■ DOCUMENT PASSAGE ■
Begin
New Negroes: The newly arrived Africans were often profoundly depressed, demoralized, and disoriented. Other slaves were expected to help new slaves to acclimate to their new lives. Ten to fifteen percent of new Negroes died within the first year.

 

Labor and Culture: Slaves were expected to work from sunup to sundown, and the threat of physical punishment was a constant. Slaves resisted in small and large ways, from refusing to learn a task to outright revolt, such as the Stono Rebellion. Regardless, whites remained firmly in control. The slave population grew quickly, and natural reproduction played a large role. By the 1740s, the majority of southern slaves were country-born. Family and kinship ties were significant, as were cultural ties to Africa. Slaves drew on their heritages for many areas in their lives, including naming rituals, food, musical instruments, funeral rites, and even dolls.

5. Answer would ideally include:

 

Enlightenment: The Enlightenment, a rationalist intellectual movement that suggested that science and reason could reveal truths about the natural order, encouraged people to study the world around them, to question tradition, and to think for themselves. This philosophy influenced many educated colonists and encouraged prominent people, such as Benjamin Franklin and Thomas Jefferson, to think and talk about these issues with one another, to seek to understand nature, and to find ways to improve society.
End
■ PROBLEMS ■
(1) In the history passage, by what decade were most southern slaves country-born?
(2) Revise the part of the history passage that opens with the words containing "Enlightenment: The Enlightenment, a" and closes with "to improve society.", putting "custom" in place of "tradition".
(3) Write what comes next in the history passage on colonial slavery and the Enlightenment, starting after its final sentence.

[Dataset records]
Begin
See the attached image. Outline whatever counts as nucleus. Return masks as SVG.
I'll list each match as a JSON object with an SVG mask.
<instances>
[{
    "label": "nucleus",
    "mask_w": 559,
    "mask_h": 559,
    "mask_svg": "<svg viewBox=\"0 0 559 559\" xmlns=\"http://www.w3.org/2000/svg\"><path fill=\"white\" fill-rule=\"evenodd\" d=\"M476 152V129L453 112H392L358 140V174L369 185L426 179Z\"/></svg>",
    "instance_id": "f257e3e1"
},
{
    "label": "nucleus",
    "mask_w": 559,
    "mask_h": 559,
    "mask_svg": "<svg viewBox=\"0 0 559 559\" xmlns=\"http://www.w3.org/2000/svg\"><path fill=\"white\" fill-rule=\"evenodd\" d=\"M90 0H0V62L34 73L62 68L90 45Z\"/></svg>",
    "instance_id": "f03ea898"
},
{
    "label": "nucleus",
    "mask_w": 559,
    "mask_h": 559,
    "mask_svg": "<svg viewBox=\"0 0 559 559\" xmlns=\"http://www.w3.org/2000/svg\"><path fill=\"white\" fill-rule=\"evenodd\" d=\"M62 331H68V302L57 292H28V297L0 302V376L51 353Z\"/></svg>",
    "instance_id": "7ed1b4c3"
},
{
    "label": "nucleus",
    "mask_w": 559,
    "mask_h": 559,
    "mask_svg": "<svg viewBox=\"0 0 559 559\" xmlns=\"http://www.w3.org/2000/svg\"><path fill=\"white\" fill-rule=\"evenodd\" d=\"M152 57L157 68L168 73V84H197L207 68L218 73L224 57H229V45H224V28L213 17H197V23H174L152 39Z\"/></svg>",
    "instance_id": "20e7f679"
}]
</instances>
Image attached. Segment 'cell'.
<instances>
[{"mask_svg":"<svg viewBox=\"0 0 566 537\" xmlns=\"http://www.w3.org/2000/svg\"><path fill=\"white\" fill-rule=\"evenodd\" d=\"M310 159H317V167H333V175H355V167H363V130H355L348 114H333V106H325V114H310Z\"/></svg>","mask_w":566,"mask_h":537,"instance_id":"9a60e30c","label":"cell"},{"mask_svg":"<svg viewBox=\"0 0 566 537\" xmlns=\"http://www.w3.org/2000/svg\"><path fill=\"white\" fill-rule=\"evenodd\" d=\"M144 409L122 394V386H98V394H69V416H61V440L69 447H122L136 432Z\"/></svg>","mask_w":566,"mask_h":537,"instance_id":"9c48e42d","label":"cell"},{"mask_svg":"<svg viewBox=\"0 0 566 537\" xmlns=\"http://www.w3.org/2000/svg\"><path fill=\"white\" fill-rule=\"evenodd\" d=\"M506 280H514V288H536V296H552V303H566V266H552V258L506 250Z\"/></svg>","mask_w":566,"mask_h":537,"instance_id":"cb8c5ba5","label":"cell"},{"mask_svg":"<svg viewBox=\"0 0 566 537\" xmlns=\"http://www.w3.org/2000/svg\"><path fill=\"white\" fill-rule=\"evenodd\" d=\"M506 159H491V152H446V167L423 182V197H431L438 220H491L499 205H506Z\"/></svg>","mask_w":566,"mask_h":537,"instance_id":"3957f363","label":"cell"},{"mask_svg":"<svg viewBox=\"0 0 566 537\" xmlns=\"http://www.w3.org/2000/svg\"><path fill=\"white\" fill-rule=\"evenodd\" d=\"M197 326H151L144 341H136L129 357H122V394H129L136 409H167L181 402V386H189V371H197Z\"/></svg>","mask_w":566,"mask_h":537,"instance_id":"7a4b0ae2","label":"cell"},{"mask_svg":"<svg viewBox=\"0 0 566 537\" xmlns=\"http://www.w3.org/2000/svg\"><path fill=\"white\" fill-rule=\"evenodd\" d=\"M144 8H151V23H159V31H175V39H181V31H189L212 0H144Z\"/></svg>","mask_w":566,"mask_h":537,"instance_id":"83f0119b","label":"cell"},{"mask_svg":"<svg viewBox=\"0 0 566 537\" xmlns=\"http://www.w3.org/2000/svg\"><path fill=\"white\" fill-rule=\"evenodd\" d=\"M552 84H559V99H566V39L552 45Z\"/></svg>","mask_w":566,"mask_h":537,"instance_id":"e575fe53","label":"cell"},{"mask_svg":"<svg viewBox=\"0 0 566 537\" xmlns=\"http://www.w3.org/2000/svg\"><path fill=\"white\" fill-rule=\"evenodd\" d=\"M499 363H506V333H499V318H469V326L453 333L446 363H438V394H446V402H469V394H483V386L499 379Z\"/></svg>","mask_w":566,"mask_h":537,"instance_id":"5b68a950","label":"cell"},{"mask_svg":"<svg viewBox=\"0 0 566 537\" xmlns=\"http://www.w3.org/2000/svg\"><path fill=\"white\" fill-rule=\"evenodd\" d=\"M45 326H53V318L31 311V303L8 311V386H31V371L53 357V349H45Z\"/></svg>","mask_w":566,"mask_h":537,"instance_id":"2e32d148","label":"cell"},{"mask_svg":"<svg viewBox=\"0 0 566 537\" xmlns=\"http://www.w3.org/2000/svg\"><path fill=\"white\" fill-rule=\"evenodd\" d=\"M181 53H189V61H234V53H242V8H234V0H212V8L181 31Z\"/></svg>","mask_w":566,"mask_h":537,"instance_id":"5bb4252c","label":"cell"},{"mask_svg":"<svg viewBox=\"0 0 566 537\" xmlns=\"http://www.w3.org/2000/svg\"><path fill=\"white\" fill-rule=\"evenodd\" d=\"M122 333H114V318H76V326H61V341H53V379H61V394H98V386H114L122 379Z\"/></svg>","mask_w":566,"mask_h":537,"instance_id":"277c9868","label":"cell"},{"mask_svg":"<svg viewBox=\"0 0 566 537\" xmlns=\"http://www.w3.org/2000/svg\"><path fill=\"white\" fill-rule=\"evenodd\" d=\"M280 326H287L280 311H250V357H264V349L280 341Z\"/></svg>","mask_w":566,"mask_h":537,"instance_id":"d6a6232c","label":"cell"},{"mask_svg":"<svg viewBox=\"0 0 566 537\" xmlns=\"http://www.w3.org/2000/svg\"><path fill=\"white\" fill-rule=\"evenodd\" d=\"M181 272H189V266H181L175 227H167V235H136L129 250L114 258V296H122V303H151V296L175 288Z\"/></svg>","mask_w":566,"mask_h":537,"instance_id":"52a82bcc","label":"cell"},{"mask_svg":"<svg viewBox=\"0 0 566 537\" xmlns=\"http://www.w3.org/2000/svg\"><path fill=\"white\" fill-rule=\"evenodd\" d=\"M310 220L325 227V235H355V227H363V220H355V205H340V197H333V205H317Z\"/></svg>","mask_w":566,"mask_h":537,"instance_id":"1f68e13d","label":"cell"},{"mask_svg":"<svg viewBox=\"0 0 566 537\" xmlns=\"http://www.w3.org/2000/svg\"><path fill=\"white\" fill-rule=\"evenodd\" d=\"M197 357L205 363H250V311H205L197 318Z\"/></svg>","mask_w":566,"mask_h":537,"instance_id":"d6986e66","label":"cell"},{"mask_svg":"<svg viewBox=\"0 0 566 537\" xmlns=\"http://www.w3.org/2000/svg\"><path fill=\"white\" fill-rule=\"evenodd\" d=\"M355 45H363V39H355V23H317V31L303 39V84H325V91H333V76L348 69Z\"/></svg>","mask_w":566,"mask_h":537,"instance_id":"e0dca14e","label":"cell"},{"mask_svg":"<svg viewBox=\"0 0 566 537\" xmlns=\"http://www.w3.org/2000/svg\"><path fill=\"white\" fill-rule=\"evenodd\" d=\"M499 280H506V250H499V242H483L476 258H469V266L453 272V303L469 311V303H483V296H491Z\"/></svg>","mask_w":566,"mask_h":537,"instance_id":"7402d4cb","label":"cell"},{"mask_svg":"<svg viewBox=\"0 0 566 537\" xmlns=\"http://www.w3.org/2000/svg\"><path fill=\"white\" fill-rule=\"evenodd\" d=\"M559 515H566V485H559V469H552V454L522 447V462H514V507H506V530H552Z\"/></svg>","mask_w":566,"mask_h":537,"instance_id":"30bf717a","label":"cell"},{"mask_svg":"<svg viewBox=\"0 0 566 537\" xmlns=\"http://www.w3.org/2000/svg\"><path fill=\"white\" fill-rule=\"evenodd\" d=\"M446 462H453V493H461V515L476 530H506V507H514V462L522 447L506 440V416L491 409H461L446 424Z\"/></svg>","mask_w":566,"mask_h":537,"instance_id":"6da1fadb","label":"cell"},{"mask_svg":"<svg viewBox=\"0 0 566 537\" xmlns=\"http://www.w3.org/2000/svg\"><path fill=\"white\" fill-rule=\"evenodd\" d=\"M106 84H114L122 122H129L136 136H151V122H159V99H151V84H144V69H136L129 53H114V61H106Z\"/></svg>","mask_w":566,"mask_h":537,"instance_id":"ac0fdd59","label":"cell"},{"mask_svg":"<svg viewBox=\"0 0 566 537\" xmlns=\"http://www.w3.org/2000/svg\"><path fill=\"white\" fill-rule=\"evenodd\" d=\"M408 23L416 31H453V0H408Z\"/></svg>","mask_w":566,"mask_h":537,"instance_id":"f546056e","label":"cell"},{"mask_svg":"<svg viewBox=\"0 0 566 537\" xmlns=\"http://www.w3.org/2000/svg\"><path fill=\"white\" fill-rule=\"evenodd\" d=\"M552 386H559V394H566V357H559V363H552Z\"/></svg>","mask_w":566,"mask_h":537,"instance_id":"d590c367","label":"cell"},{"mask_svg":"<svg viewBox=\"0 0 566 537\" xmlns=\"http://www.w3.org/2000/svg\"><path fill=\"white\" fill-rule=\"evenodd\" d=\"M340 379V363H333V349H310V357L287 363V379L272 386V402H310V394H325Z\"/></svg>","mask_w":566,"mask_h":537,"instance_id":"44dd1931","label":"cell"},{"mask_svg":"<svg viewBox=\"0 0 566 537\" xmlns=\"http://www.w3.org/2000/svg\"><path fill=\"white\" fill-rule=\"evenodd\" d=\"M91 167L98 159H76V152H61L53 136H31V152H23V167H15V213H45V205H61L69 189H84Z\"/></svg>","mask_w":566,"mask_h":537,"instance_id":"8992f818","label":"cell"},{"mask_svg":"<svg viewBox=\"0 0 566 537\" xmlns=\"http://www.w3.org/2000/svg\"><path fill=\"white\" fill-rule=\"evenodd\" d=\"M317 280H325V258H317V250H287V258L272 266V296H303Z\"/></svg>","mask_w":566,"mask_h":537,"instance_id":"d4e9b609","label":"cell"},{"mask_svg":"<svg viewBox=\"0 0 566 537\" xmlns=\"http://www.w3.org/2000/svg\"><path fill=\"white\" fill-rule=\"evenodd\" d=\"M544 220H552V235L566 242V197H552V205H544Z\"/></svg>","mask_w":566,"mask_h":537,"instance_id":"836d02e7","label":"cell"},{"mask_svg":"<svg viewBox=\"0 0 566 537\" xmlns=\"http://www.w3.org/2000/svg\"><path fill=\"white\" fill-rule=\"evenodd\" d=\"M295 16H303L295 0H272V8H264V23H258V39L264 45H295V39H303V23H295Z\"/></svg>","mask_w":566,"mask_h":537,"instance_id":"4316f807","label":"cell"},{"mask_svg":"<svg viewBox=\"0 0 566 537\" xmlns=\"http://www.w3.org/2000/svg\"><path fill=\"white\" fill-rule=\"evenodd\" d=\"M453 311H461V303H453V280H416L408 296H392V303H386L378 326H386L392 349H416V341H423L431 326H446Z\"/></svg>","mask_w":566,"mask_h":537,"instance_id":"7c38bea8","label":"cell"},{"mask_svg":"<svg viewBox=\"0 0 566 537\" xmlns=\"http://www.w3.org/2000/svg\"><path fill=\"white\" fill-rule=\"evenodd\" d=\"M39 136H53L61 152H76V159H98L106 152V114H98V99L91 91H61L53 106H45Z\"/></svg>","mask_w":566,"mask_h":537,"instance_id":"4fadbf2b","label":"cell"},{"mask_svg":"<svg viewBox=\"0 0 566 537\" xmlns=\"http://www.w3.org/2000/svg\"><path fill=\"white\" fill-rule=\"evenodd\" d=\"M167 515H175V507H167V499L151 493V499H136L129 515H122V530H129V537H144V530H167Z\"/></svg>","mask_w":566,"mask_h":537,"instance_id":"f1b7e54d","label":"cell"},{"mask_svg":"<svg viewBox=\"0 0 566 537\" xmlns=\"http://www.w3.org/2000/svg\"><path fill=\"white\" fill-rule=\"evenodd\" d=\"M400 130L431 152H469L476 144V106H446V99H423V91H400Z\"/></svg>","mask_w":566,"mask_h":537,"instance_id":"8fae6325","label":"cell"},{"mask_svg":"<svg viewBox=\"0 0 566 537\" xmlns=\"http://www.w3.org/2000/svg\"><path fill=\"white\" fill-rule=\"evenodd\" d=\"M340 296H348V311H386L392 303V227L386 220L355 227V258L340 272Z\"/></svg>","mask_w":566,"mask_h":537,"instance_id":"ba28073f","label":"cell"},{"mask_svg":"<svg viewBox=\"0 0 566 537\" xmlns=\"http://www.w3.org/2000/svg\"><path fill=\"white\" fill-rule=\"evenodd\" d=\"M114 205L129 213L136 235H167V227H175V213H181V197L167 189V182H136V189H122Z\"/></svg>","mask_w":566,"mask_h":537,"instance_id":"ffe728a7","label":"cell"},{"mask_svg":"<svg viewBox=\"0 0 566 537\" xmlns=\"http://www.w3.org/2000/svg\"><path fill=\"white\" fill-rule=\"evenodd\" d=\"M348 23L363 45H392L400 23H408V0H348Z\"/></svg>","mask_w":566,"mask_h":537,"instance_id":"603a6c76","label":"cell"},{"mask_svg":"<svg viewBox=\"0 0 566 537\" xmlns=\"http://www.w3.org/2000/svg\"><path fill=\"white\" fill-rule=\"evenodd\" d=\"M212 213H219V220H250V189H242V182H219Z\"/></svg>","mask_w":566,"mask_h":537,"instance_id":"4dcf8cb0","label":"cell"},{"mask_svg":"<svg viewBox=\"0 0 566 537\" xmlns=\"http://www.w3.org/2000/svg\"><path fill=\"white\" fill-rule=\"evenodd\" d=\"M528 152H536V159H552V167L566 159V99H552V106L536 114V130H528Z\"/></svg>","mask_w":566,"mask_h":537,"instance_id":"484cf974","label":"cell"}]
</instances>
End
■ EXPECTED RESULTS ■
(1) By the 1740s.

(2)
Enlightenment: The Enlightenment, a rationalist intellectual movement that suggested that science and reason could reveal truths about the natural order, encouraged people to study the world around them, to question custom, and to think for themselves. This philosophy influenced many educated colonists and encouraged prominent people, such as Benjamin Franklin and Thomas Jefferson, to think and talk about these issues with one another, to seek to understand nature, and to find ways to improve society.

(3)
 

Great Awakening: The Great Awakening was a wave of religious revivals that aimed to reinvigorate spiritual energies by reminding people about their sins and the need for salvation. In doing so, revivalist preachers communicated the message that every soul mattered, that men and women could choose to be saved, and that individuals had the power to make a decision for everlasting life or death. Many American colonists internalized this religious message and also translated it into other areas of their lives.